Whether or not you agree with her views on homosexuality is immaterial. Her personal views on a controversial subject does not take away from her ability to teach, her ability to provoke thought, and constantly citing her Parliament speech about s. 377A, without also citing the numerous articles she's written about the illiberal tendencies and practices of our government (I still remember her article on the PAP's very clever tactics to subtly control elections that we were tasked to read in Year 2) and the articles she's written in favour - to put it mildly - of human rights in Asia, is simultaneously unfair and dishonest. Have I also mentioned the vast intellectual poverty in the "discourse" about her NYU Law School appointment? Name-calling is extremely childish. So are bad attempts at sarcasm.
I'm sorry, but if this is the way NYU Law School chooses to deal with controversial, diverging opinions, then I don't think much of it as an institution for intellectually-stimulating academic debates. What is the point of only listening to people whose views you agree with? I can't think of how it's possibly stimulating at all to keep saying to each other, "Oh yes, I agree with that. Spot on!"
Above all else, it's hilarious to me how TLA's critics deride her for undermining gay rights, and yet, at the same time, deny her the right that she has to freedom of expression. Tris has expressed his problem with the gay rights movement a few times, and now I finally understand what he means. In trying to advance their own agenda, one which in my opinion is entirely letigimate, they're simultaneously curtailing the rights of those with whom they disagree to express their opinions. You can't have it both ways: You can't claim to be entitled to a set of rights, and at the same time, attempt to take away another person's right to say something with which you don't agree. In so doing, you're doing exactly what that person is doing, you're doing exactly what you're championing against.

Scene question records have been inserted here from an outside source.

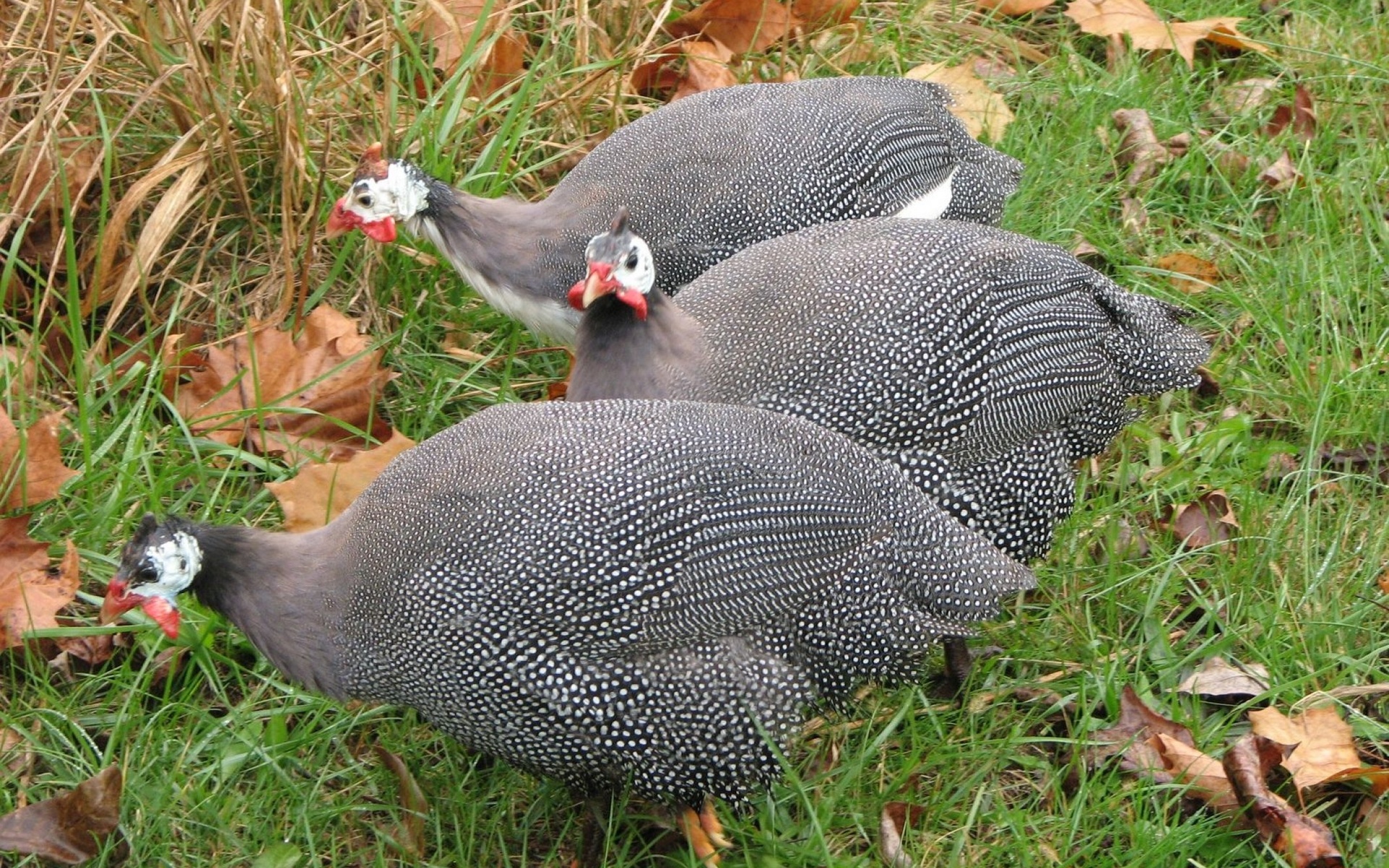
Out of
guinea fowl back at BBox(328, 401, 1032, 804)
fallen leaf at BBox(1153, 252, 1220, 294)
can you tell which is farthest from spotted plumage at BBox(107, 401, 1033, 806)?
fallen leaf at BBox(1153, 252, 1220, 294)

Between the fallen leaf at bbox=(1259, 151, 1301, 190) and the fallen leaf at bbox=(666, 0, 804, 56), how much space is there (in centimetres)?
152

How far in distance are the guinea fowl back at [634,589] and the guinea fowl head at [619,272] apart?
1.25 ft

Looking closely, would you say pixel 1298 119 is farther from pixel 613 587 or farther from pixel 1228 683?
pixel 613 587

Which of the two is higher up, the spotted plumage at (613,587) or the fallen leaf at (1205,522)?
the spotted plumage at (613,587)

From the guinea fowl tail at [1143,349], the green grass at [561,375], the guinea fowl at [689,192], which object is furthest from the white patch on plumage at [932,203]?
the guinea fowl tail at [1143,349]

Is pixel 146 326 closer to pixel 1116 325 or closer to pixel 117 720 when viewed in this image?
pixel 117 720

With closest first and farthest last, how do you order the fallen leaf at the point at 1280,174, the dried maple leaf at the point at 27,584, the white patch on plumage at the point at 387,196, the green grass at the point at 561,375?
the green grass at the point at 561,375 → the dried maple leaf at the point at 27,584 → the white patch on plumage at the point at 387,196 → the fallen leaf at the point at 1280,174

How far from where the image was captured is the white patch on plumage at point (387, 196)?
4023 millimetres

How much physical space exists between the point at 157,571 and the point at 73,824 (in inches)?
19.8

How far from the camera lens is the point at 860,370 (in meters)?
3.33

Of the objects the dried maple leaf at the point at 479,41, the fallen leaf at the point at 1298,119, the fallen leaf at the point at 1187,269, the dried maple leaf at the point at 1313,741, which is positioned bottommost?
the dried maple leaf at the point at 1313,741

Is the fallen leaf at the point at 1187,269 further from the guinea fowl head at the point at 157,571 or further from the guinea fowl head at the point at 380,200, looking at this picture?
the guinea fowl head at the point at 157,571

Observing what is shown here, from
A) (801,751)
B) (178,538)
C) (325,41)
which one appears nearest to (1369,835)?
(801,751)

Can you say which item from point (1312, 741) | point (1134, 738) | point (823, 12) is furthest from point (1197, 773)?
point (823, 12)
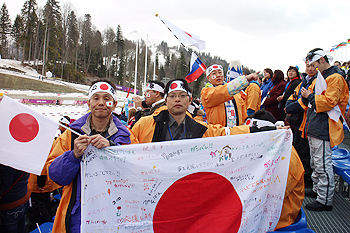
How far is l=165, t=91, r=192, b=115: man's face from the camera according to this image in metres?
2.58

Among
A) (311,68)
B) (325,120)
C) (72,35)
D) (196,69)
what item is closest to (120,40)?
(72,35)

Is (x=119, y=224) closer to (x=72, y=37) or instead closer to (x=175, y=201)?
(x=175, y=201)

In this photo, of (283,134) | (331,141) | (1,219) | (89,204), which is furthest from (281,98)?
(1,219)

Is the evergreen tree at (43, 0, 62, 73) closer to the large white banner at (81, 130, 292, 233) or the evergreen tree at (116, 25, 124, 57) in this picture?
the evergreen tree at (116, 25, 124, 57)

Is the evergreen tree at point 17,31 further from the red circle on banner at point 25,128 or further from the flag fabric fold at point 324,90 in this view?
the flag fabric fold at point 324,90

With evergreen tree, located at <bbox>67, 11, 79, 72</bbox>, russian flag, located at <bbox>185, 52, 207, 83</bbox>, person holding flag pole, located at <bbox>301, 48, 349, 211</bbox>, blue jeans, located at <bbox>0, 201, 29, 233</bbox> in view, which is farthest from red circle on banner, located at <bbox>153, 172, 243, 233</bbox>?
evergreen tree, located at <bbox>67, 11, 79, 72</bbox>

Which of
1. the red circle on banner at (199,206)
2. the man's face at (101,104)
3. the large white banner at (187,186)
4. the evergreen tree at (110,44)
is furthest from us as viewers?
the evergreen tree at (110,44)

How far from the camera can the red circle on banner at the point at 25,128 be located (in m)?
1.78

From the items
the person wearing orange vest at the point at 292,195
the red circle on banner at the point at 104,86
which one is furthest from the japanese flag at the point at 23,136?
the person wearing orange vest at the point at 292,195

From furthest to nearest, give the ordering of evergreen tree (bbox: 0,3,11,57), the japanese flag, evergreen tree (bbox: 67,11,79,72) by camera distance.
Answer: evergreen tree (bbox: 0,3,11,57)
evergreen tree (bbox: 67,11,79,72)
the japanese flag

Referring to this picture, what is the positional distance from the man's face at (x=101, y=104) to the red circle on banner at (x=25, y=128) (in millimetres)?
509

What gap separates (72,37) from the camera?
55250mm

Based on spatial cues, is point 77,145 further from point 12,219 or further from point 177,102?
point 12,219

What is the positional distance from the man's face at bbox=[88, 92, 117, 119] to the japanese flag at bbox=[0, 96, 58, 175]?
1.36 ft
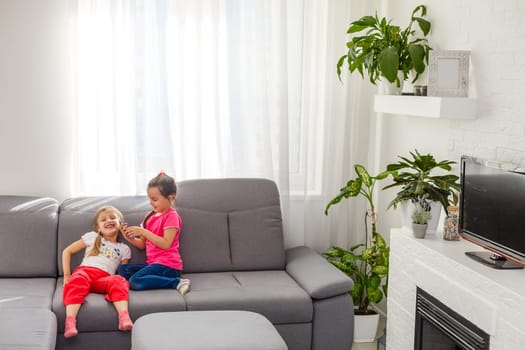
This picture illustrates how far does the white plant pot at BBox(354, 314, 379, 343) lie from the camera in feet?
15.0

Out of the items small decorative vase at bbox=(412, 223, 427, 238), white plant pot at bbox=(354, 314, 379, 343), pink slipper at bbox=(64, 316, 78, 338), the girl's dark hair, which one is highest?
the girl's dark hair

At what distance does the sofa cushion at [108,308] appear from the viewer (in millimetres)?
3811

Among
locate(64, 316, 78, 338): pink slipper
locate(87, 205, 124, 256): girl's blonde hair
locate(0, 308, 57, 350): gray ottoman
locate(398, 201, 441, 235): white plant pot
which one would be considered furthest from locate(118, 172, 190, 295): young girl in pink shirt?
locate(398, 201, 441, 235): white plant pot

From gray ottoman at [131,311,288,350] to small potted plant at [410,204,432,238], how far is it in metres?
0.88

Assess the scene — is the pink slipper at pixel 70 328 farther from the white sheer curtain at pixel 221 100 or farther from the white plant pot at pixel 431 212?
the white plant pot at pixel 431 212

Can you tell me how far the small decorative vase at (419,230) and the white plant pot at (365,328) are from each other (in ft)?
3.08

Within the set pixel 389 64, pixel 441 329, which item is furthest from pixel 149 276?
pixel 389 64

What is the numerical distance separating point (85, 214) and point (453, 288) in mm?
2147

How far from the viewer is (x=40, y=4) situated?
460 cm

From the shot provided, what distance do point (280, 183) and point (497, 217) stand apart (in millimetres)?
1866

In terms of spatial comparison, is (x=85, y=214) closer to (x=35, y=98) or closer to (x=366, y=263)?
(x=35, y=98)

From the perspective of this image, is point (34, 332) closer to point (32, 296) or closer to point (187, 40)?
point (32, 296)

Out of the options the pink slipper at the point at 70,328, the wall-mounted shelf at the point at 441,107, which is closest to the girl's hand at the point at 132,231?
the pink slipper at the point at 70,328

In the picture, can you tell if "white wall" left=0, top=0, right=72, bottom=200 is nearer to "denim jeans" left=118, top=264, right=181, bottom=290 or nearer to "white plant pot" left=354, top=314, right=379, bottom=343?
"denim jeans" left=118, top=264, right=181, bottom=290
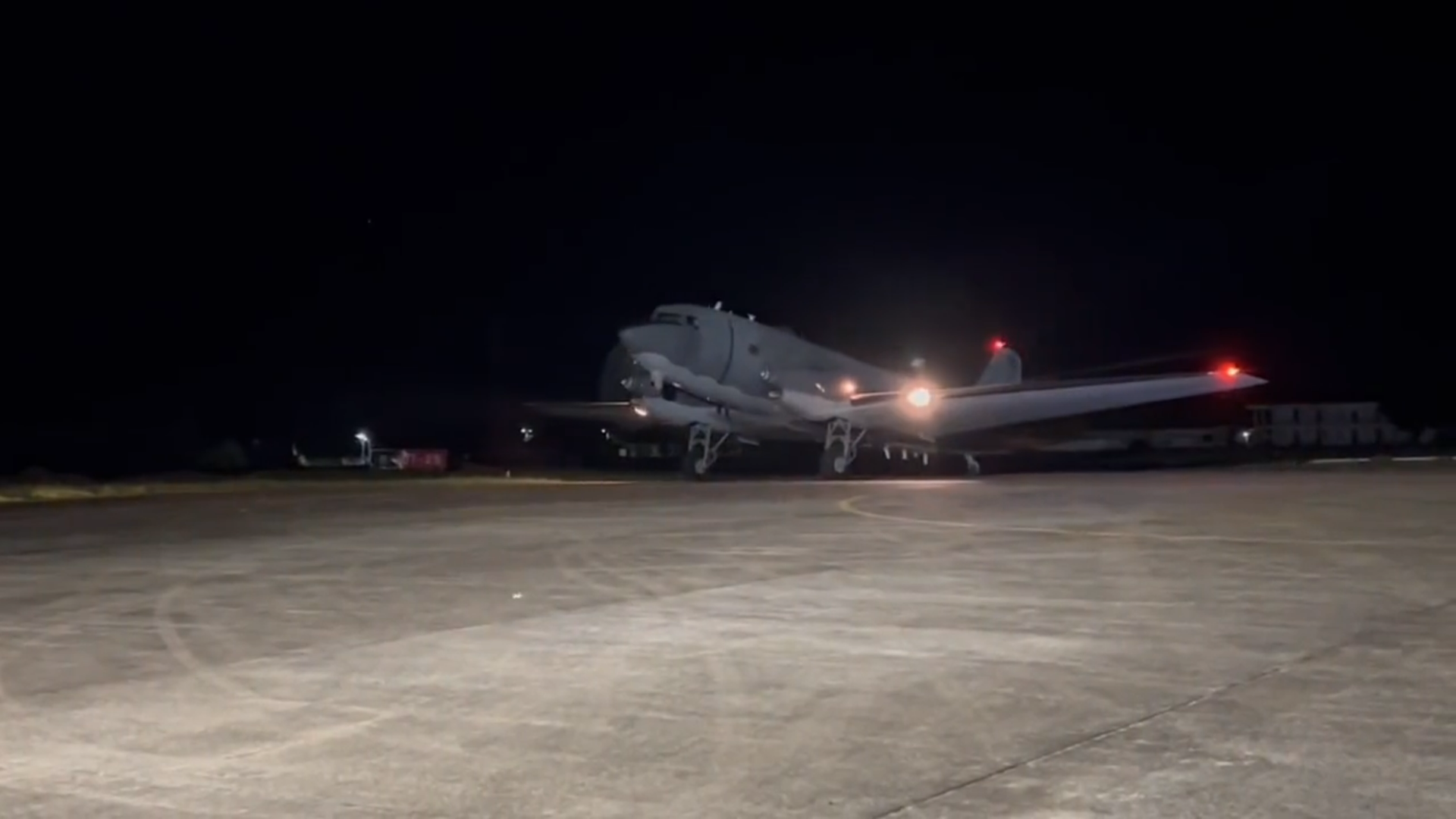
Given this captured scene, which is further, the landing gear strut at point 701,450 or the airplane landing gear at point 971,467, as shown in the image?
the airplane landing gear at point 971,467

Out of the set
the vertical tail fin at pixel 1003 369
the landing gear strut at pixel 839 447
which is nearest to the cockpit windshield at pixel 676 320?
the landing gear strut at pixel 839 447

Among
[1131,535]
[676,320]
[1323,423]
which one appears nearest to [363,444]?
[676,320]

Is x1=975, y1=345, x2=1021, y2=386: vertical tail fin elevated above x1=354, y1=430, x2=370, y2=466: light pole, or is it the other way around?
x1=975, y1=345, x2=1021, y2=386: vertical tail fin

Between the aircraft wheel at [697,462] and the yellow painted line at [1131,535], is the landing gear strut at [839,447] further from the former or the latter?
the yellow painted line at [1131,535]

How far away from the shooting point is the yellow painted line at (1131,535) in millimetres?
18625

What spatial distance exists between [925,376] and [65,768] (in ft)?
157

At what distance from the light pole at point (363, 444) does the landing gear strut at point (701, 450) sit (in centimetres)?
2666

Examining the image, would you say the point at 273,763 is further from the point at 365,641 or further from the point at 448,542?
the point at 448,542

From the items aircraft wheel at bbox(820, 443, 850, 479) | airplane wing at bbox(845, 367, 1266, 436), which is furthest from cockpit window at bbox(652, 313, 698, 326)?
aircraft wheel at bbox(820, 443, 850, 479)

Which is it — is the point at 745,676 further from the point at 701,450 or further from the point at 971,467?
the point at 971,467

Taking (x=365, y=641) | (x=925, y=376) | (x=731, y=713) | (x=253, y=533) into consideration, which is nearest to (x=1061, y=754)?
(x=731, y=713)

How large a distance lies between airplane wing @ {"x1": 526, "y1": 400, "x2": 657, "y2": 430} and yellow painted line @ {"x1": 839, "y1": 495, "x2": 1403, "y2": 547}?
1068 inches

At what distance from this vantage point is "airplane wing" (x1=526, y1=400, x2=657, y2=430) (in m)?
51.9

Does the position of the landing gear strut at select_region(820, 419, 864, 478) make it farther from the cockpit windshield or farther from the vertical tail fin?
the vertical tail fin
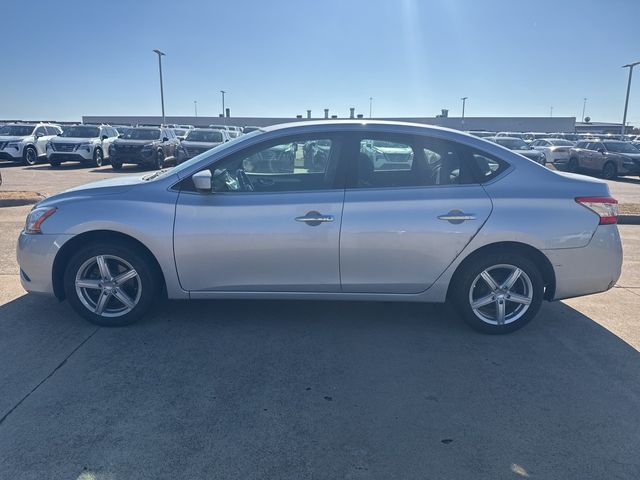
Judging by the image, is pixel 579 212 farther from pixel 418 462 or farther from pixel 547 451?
pixel 418 462

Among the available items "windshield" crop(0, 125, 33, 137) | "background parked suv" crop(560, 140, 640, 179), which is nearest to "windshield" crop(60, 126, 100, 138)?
"windshield" crop(0, 125, 33, 137)

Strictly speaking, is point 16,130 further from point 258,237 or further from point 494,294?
point 494,294

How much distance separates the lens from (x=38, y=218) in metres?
4.15

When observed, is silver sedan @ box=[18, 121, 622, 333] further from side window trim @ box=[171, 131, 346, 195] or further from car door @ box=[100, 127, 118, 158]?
car door @ box=[100, 127, 118, 158]

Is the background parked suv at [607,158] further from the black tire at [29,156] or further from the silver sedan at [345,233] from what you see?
the black tire at [29,156]

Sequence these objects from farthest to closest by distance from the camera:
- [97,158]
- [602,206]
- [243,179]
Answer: [97,158] < [243,179] < [602,206]

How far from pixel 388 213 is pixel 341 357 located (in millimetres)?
1185

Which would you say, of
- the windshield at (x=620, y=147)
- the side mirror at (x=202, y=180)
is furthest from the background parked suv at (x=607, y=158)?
the side mirror at (x=202, y=180)

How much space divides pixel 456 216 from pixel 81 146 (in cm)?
1963

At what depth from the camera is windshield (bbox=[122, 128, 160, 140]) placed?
67.4 ft

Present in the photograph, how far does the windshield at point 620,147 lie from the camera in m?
20.8

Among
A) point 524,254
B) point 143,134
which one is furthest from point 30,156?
point 524,254

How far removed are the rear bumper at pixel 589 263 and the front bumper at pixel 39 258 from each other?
404cm

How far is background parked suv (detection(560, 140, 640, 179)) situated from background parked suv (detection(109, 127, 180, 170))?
18231 mm
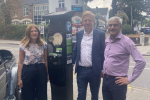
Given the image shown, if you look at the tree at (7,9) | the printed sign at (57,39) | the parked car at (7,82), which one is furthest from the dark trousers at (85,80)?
the tree at (7,9)

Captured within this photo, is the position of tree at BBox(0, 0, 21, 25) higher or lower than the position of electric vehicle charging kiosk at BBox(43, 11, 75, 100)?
higher

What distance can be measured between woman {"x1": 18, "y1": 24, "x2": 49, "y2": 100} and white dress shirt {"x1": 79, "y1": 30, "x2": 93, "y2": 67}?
70cm

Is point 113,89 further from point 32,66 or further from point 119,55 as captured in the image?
point 32,66

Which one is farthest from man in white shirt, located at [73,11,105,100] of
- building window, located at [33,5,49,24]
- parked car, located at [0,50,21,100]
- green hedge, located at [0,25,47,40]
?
building window, located at [33,5,49,24]

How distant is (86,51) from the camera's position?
9.59 feet

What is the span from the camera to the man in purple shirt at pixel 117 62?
233 centimetres

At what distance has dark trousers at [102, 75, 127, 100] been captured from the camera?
7.88 ft

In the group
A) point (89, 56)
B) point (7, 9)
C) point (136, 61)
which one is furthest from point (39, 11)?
point (136, 61)

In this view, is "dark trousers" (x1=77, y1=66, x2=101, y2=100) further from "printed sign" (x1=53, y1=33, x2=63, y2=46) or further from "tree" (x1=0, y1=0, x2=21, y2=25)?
"tree" (x1=0, y1=0, x2=21, y2=25)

Civil society, not just in Singapore, but the whole world over, clearly has a long way to go. In the meantime, I'm just extremely sorry TLA had to go through that barrage of abuses and insults. She was right when she said in her I forgot how many points reply that she went through it two years ago. I mean, really. Time to keep up. Find some new materials to attack her on, at the very least. Talk about outdated.
Lastly, my problem with Americans, at least based on my limited experiences with them in the classrom, is that they think one way and they expect the rest of the world to think like them. It just doesn't work that way. And most of the time, if you really listen to what they say, it's quite obvious half of it is bullshit. Of course, I greatly generalise; but I have half an hour to finish 3 more drafting crap and I don't have time to be politically-correct.
Okay, back to the tutorial, for real now.
(PS. Yes, this entry is slightly provoked by Tris' latest entry. Dude should blog more, methinks.)